**Objective:**
Please rewrite the material below as a JSON list of strings, with one string for each line and the blank lines omitted.

Records from a collection
──────

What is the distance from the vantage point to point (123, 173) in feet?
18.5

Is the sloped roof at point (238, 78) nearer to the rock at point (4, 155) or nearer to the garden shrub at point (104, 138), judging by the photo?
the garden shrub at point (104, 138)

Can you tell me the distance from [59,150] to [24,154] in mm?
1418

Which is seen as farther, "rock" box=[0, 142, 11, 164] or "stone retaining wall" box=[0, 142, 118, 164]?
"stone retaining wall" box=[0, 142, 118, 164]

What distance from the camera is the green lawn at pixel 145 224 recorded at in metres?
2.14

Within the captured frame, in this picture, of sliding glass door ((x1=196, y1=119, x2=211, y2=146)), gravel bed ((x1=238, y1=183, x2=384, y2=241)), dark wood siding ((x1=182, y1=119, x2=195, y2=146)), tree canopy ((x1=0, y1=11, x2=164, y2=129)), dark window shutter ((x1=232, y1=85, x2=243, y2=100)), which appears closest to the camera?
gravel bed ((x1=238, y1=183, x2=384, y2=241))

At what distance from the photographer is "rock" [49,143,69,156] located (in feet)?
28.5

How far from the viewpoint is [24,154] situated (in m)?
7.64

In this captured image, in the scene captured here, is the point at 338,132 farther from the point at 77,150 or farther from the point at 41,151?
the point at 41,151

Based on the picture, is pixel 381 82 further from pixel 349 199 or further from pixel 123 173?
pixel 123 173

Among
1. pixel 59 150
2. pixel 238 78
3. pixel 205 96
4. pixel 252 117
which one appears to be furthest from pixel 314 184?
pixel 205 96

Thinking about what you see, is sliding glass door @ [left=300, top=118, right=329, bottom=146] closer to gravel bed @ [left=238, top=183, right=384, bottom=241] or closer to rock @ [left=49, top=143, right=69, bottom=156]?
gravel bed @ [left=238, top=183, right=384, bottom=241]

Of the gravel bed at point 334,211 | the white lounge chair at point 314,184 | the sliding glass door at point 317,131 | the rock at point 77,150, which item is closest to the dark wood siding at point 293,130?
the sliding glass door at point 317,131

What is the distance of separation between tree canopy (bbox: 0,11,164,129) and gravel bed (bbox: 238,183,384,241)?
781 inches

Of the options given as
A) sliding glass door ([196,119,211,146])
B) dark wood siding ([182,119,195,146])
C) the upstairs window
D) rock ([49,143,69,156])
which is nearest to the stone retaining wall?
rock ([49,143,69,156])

──────

**Response:**
[
  "What is the distance from the vantage point to point (123, 173) in feet?",
  "18.5",
  "Is the sloped roof at point (238, 78) nearer to the rock at point (4, 155) or nearer to the garden shrub at point (104, 138), judging by the photo?",
  "the garden shrub at point (104, 138)",
  "Can you tell me the distance from [59,150] to [24,154] in mm?",
  "1418",
  "Which is seen as farther, \"rock\" box=[0, 142, 11, 164] or \"stone retaining wall\" box=[0, 142, 118, 164]?",
  "\"stone retaining wall\" box=[0, 142, 118, 164]",
  "What distance from the camera is the green lawn at pixel 145 224 recorded at in metres?",
  "2.14",
  "Within the captured frame, in this picture, of sliding glass door ((x1=196, y1=119, x2=211, y2=146)), gravel bed ((x1=238, y1=183, x2=384, y2=241)), dark wood siding ((x1=182, y1=119, x2=195, y2=146)), tree canopy ((x1=0, y1=11, x2=164, y2=129)), dark window shutter ((x1=232, y1=85, x2=243, y2=100)), which appears closest to the camera?",
  "gravel bed ((x1=238, y1=183, x2=384, y2=241))",
  "At what distance from the photographer is \"rock\" [49,143,69,156] located (in feet)?",
  "28.5",
  "How far from the viewpoint is [24,154] situated (in m)?",
  "7.64",
  "In this captured image, in the scene captured here, is the point at 338,132 farther from the point at 77,150 or farther from the point at 41,151?",
  "the point at 41,151",
  "Based on the picture, is pixel 381 82 further from pixel 349 199 or further from pixel 123 173?",
  "pixel 123 173",
  "Among",
  "1. pixel 59 150",
  "2. pixel 238 78",
  "3. pixel 205 96",
  "4. pixel 252 117",
  "which one appears to be furthest from pixel 314 184?",
  "pixel 205 96",
  "Thinking about what you see, is sliding glass door @ [left=300, top=118, right=329, bottom=146] closer to gravel bed @ [left=238, top=183, right=384, bottom=241] or closer to rock @ [left=49, top=143, right=69, bottom=156]?",
  "gravel bed @ [left=238, top=183, right=384, bottom=241]",
  "Of the gravel bed at point 334,211 | the white lounge chair at point 314,184 | the sliding glass door at point 317,131 | the rock at point 77,150, which item is closest to the dark wood siding at point 293,130?",
  "the sliding glass door at point 317,131",
  "What is the distance of separation between tree canopy (bbox: 0,11,164,129) and gravel bed (bbox: 238,183,384,241)?",
  "781 inches",
  "Of the options given as",
  "A) sliding glass door ([196,119,211,146])",
  "B) dark wood siding ([182,119,195,146])",
  "C) the upstairs window",
  "D) rock ([49,143,69,156])",
  "which is nearest to the stone retaining wall?",
  "rock ([49,143,69,156])"
]